Jest i drugi. Konrad Wytrykowski, sędzia ID, jest zupełnie innego zdania.
– Decyzja SN z 23 stycznia nie unieważniła orzeczeń IzbyDyscyplinarnej SN – mówi „Rzeczpospolitej". Jego zdaniem nie stanowi ona też przeszkody do dalszego orzekania przez sędziów w tej izbie.

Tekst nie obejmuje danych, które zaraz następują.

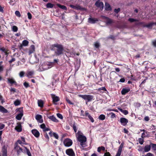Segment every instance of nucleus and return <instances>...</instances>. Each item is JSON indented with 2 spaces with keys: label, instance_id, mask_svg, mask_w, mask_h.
<instances>
[{
  "label": "nucleus",
  "instance_id": "obj_1",
  "mask_svg": "<svg viewBox=\"0 0 156 156\" xmlns=\"http://www.w3.org/2000/svg\"><path fill=\"white\" fill-rule=\"evenodd\" d=\"M52 46L57 48L56 50L55 51L56 55H59L62 54L64 49L62 45L56 43L53 44Z\"/></svg>",
  "mask_w": 156,
  "mask_h": 156
},
{
  "label": "nucleus",
  "instance_id": "obj_2",
  "mask_svg": "<svg viewBox=\"0 0 156 156\" xmlns=\"http://www.w3.org/2000/svg\"><path fill=\"white\" fill-rule=\"evenodd\" d=\"M81 134L82 133L78 131L77 133V135L76 137L78 141L80 143V145L83 146V143L86 141L87 139L85 136L82 135Z\"/></svg>",
  "mask_w": 156,
  "mask_h": 156
},
{
  "label": "nucleus",
  "instance_id": "obj_3",
  "mask_svg": "<svg viewBox=\"0 0 156 156\" xmlns=\"http://www.w3.org/2000/svg\"><path fill=\"white\" fill-rule=\"evenodd\" d=\"M78 96L79 97L82 98L86 101V104H87V102L91 101L94 98L93 96L90 94H79Z\"/></svg>",
  "mask_w": 156,
  "mask_h": 156
},
{
  "label": "nucleus",
  "instance_id": "obj_4",
  "mask_svg": "<svg viewBox=\"0 0 156 156\" xmlns=\"http://www.w3.org/2000/svg\"><path fill=\"white\" fill-rule=\"evenodd\" d=\"M17 112H19V113L16 116V119L20 120L21 119L23 115V110L22 108H19L16 109Z\"/></svg>",
  "mask_w": 156,
  "mask_h": 156
},
{
  "label": "nucleus",
  "instance_id": "obj_5",
  "mask_svg": "<svg viewBox=\"0 0 156 156\" xmlns=\"http://www.w3.org/2000/svg\"><path fill=\"white\" fill-rule=\"evenodd\" d=\"M14 150L16 151L18 155H19L22 152H23L22 149L17 144V143L15 144Z\"/></svg>",
  "mask_w": 156,
  "mask_h": 156
},
{
  "label": "nucleus",
  "instance_id": "obj_6",
  "mask_svg": "<svg viewBox=\"0 0 156 156\" xmlns=\"http://www.w3.org/2000/svg\"><path fill=\"white\" fill-rule=\"evenodd\" d=\"M63 143L65 146L68 147L71 146L72 145L73 142L71 140L67 138L64 140Z\"/></svg>",
  "mask_w": 156,
  "mask_h": 156
},
{
  "label": "nucleus",
  "instance_id": "obj_7",
  "mask_svg": "<svg viewBox=\"0 0 156 156\" xmlns=\"http://www.w3.org/2000/svg\"><path fill=\"white\" fill-rule=\"evenodd\" d=\"M66 154L70 156H75V154L72 149L69 148L66 150Z\"/></svg>",
  "mask_w": 156,
  "mask_h": 156
},
{
  "label": "nucleus",
  "instance_id": "obj_8",
  "mask_svg": "<svg viewBox=\"0 0 156 156\" xmlns=\"http://www.w3.org/2000/svg\"><path fill=\"white\" fill-rule=\"evenodd\" d=\"M95 5L97 7L100 8V9L102 10L104 8V4L102 2H100L99 1H97L95 4Z\"/></svg>",
  "mask_w": 156,
  "mask_h": 156
},
{
  "label": "nucleus",
  "instance_id": "obj_9",
  "mask_svg": "<svg viewBox=\"0 0 156 156\" xmlns=\"http://www.w3.org/2000/svg\"><path fill=\"white\" fill-rule=\"evenodd\" d=\"M69 6L71 8L76 9V10H84L86 9L85 8H82L81 6L79 5H76L75 6L72 5H69Z\"/></svg>",
  "mask_w": 156,
  "mask_h": 156
},
{
  "label": "nucleus",
  "instance_id": "obj_10",
  "mask_svg": "<svg viewBox=\"0 0 156 156\" xmlns=\"http://www.w3.org/2000/svg\"><path fill=\"white\" fill-rule=\"evenodd\" d=\"M120 122L122 126H125L128 122V121L125 118H121L120 119Z\"/></svg>",
  "mask_w": 156,
  "mask_h": 156
},
{
  "label": "nucleus",
  "instance_id": "obj_11",
  "mask_svg": "<svg viewBox=\"0 0 156 156\" xmlns=\"http://www.w3.org/2000/svg\"><path fill=\"white\" fill-rule=\"evenodd\" d=\"M51 95L52 97L54 103L55 105H57V102L59 100L58 97L55 96V95L53 94H51Z\"/></svg>",
  "mask_w": 156,
  "mask_h": 156
},
{
  "label": "nucleus",
  "instance_id": "obj_12",
  "mask_svg": "<svg viewBox=\"0 0 156 156\" xmlns=\"http://www.w3.org/2000/svg\"><path fill=\"white\" fill-rule=\"evenodd\" d=\"M98 21V19L90 17L88 19V22L89 23L94 24Z\"/></svg>",
  "mask_w": 156,
  "mask_h": 156
},
{
  "label": "nucleus",
  "instance_id": "obj_13",
  "mask_svg": "<svg viewBox=\"0 0 156 156\" xmlns=\"http://www.w3.org/2000/svg\"><path fill=\"white\" fill-rule=\"evenodd\" d=\"M35 119L40 123H42L43 122L42 116L41 115H37L35 116Z\"/></svg>",
  "mask_w": 156,
  "mask_h": 156
},
{
  "label": "nucleus",
  "instance_id": "obj_14",
  "mask_svg": "<svg viewBox=\"0 0 156 156\" xmlns=\"http://www.w3.org/2000/svg\"><path fill=\"white\" fill-rule=\"evenodd\" d=\"M33 134L36 137H38L40 135L39 132L36 129H34L31 131Z\"/></svg>",
  "mask_w": 156,
  "mask_h": 156
},
{
  "label": "nucleus",
  "instance_id": "obj_15",
  "mask_svg": "<svg viewBox=\"0 0 156 156\" xmlns=\"http://www.w3.org/2000/svg\"><path fill=\"white\" fill-rule=\"evenodd\" d=\"M2 156H7V147L5 146H4L2 149Z\"/></svg>",
  "mask_w": 156,
  "mask_h": 156
},
{
  "label": "nucleus",
  "instance_id": "obj_16",
  "mask_svg": "<svg viewBox=\"0 0 156 156\" xmlns=\"http://www.w3.org/2000/svg\"><path fill=\"white\" fill-rule=\"evenodd\" d=\"M130 90L129 88H123L121 91V93L122 95H125Z\"/></svg>",
  "mask_w": 156,
  "mask_h": 156
},
{
  "label": "nucleus",
  "instance_id": "obj_17",
  "mask_svg": "<svg viewBox=\"0 0 156 156\" xmlns=\"http://www.w3.org/2000/svg\"><path fill=\"white\" fill-rule=\"evenodd\" d=\"M34 73V72L33 71H28L27 73V76L29 78H31Z\"/></svg>",
  "mask_w": 156,
  "mask_h": 156
},
{
  "label": "nucleus",
  "instance_id": "obj_18",
  "mask_svg": "<svg viewBox=\"0 0 156 156\" xmlns=\"http://www.w3.org/2000/svg\"><path fill=\"white\" fill-rule=\"evenodd\" d=\"M105 9L107 11H110L112 10V8L111 6L107 2H105Z\"/></svg>",
  "mask_w": 156,
  "mask_h": 156
},
{
  "label": "nucleus",
  "instance_id": "obj_19",
  "mask_svg": "<svg viewBox=\"0 0 156 156\" xmlns=\"http://www.w3.org/2000/svg\"><path fill=\"white\" fill-rule=\"evenodd\" d=\"M8 83L11 84H14L15 85H16L17 84L16 82L13 78H8Z\"/></svg>",
  "mask_w": 156,
  "mask_h": 156
},
{
  "label": "nucleus",
  "instance_id": "obj_20",
  "mask_svg": "<svg viewBox=\"0 0 156 156\" xmlns=\"http://www.w3.org/2000/svg\"><path fill=\"white\" fill-rule=\"evenodd\" d=\"M0 50L4 52L5 55H7L9 53V50L7 49H5L3 47L0 48Z\"/></svg>",
  "mask_w": 156,
  "mask_h": 156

Uchwała stworzyła za to możliwość wznawiania postępowań i ewentualnego uchylania orzeczeń tylko dlatego, że orzekali w nich sędziowie SN powołani w ciągu dwóch ostatnich lat. Skutkiem tego może być bezkarność prawników popełniających delikty dyscyplinarne. W skrajnych wypadkach może to sprawić, że osoby skazane za przestępstwa będą dalej pracować jako sędziowie lub prokuratorzy – przestrzega Wytrykowski.
Cios w sumienie
I przypomina, że izba rozpoznawała sprawy prawników obwinionych o pospolite kradzieże, znieważanie policjantów, prowadzenie samochodu w stanie nietrzeźwości, łapówkarstwo, znęcanie się nad rodziną czy przekroczenie uprawnień.
– Bezkarność tych osób będzie obciążać sumienie nie tylko autorów decyzji SN z 23 stycznia 2020 r., ale też sędziów, którzy zdecydują się wznawiać postępowania i uchylać te wyroki – twierdzi sędzia Wytrykowski.